А если я неправ? Что я сказал бы Богу
Я уже достаточно стар, чтобы на своих ошибках усвоить урок: вероятность того, что я могу оказаться неправым, есть всегда. Я уже во многом ошибался, возможно, ошибаюсь и насчет Бога.
Возможно, Чик Д’Арпино прав в истолковании событий, произошедших рано утром в 1966 году: некая сила, находящаяся за пределами нашего мира, – назовем ее Богом, Автором Разумного замысла, Инопланетянином или источником – намеренно обратилась к Чику и передала ему сообщение, которое с радостью восприняло бы большинство людей: что есть некая сущность, которая заботится о нас. Именно в это Чик и верит до сих пор, хотя и знает нейрологическое объяснение подобных случаев. Возможно, Фрэнсис Коллинз прав в своих рассуждениях о том, что у космоса должны быть первопричина и перводвижитель, а также реальная (невоображаемая) сила, намеренно устроившая законы природы таким образом, чтобы появились звезды, планеты, жизнь, разум и мы.
Может быть, все мистики, волхвы и прочие исторические и современные персонажи, соприкоснувшиеся с миром духа или столкнувшиеся с паранормальными явлениями, просто лучше настроены на иное измерение, а их скептицизм достаточно слаб, поэтому их разуму несложно установить связь с источником. Именно в это верит выдающийся физик из Института перспективных исследований Фримен Дайсон. Статью 2004 года, посвященную паранормальным явлениям, Дайсон заканчивает «обоснованной» гипотезой, согласно которой «паранормальные явления действительно могут существовать», поскольку, как он говорит, «я не редукционист» и «великое множество свидетельств подкрепляет предположение о том, что паранормальные явления – реальность, однако находящаяся за пределами науки». Он признает, что эти свидетельства совершенно бессистемны, но поскольку его бабушка была знахаркой, его двоюродный брат редактирует журнал по парапсихологическим исследованиям, а также потому, что случаи, собранные Обществом психических исследований и другими организациями, указывают на то, что при определенных обстоятельствах (например, в состоянии стресса) некоторые люди иногда демонстрируют паранормальные способности, «я считаю возможным существование мира психических явлений, слишком изменчивого и преходящего, чтобы уловить его с помощью громоздких инструментов науки».
Возможно, душа или разум существуют за пределами мозга, возможно, Бог и есть душа или некое ее проявление, и в этом случае душа выходит за пределы тела и продолжает существовать после смерти, значит, так нам и удается установить связь с божественным. А если сама душа (или разум) и породила вселенную с самого начала? В таком случае Бог может оказаться вселенской душой, а загробная жизнь – местом, где души обходятся без своего мозга.

..........

Задание 1
Воспроизведи дословно все записи, приведенные ниже. Изображения в ответ не включай.

..........

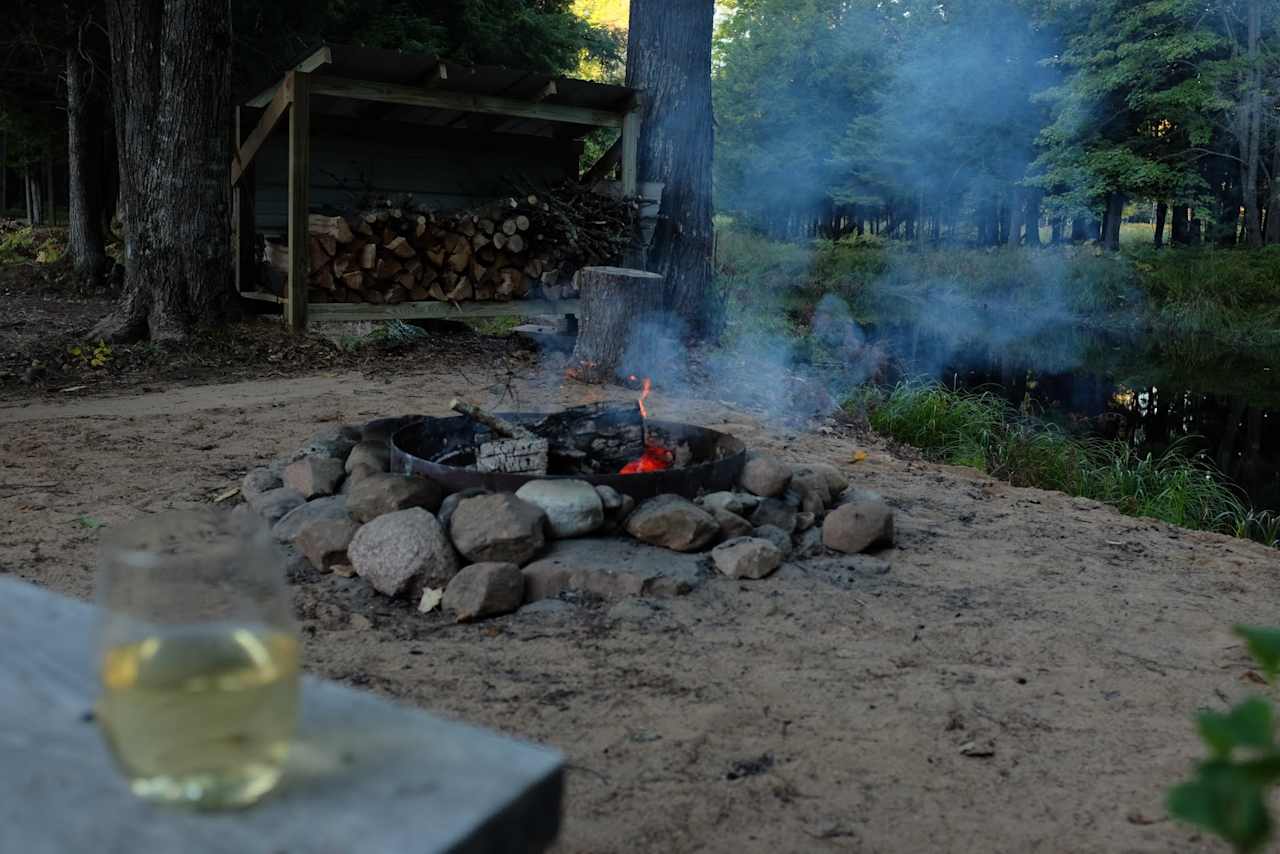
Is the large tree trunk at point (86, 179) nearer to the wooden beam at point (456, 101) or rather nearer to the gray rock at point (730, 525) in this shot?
the wooden beam at point (456, 101)

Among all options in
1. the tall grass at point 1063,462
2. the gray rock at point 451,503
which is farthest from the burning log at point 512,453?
the tall grass at point 1063,462

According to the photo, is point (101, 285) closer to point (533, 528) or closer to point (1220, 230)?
point (533, 528)

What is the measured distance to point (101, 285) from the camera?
13.5 m

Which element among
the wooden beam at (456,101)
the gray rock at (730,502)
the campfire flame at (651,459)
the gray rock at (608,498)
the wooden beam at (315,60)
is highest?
the wooden beam at (315,60)

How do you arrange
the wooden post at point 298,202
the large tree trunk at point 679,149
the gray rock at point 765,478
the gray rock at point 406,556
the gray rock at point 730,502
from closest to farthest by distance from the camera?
the gray rock at point 406,556
the gray rock at point 730,502
the gray rock at point 765,478
the wooden post at point 298,202
the large tree trunk at point 679,149

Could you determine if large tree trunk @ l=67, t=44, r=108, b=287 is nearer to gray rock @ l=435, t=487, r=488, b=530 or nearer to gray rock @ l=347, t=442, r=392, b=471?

..........

Задание 2
Процитируй из отрывка о Боге фрагмент от слов «А если я неправ?» до слов «и насчет Бога.» включительно.

Ожидаемый ответ 1
Is the large tree trunk at point (86, 179) nearer to the wooden beam at point (456, 101) or rather nearer to the gray rock at point (730, 525) in this shot?
the wooden beam at point (456, 101)

Among all options in
1. the tall grass at point 1063,462
2. the gray rock at point 451,503
which is farthest from the burning log at point 512,453?
the tall grass at point 1063,462

According to the photo, is point (101, 285) closer to point (533, 528) or closer to point (1220, 230)?
point (533, 528)

What is the measured distance to point (101, 285) from the camera?
13.5 m

Which element among
the wooden beam at (456,101)
the gray rock at (730,502)
the campfire flame at (651,459)
the gray rock at (608,498)
the wooden beam at (315,60)
is highest?
the wooden beam at (315,60)

How do you arrange
the wooden post at point 298,202
the large tree trunk at point 679,149
the gray rock at point 765,478
the gray rock at point 406,556
the gray rock at point 730,502
from closest to farthest by distance from the camera?
the gray rock at point 406,556
the gray rock at point 730,502
the gray rock at point 765,478
the wooden post at point 298,202
the large tree trunk at point 679,149

Could you determine if large tree trunk @ l=67, t=44, r=108, b=287 is nearer to gray rock @ l=435, t=487, r=488, b=530 or nearer to gray rock @ l=347, t=442, r=392, b=471?

Ожидаемый ответ 2
А если я неправ? Что я сказал бы Богу
Я уже достаточно стар, чтобы на своих ошибках усвоить урок: вероятность того, что я могу оказаться неправым, есть всегда. Я уже во многом ошибался, возможно, ошибаюсь и насчет Бога.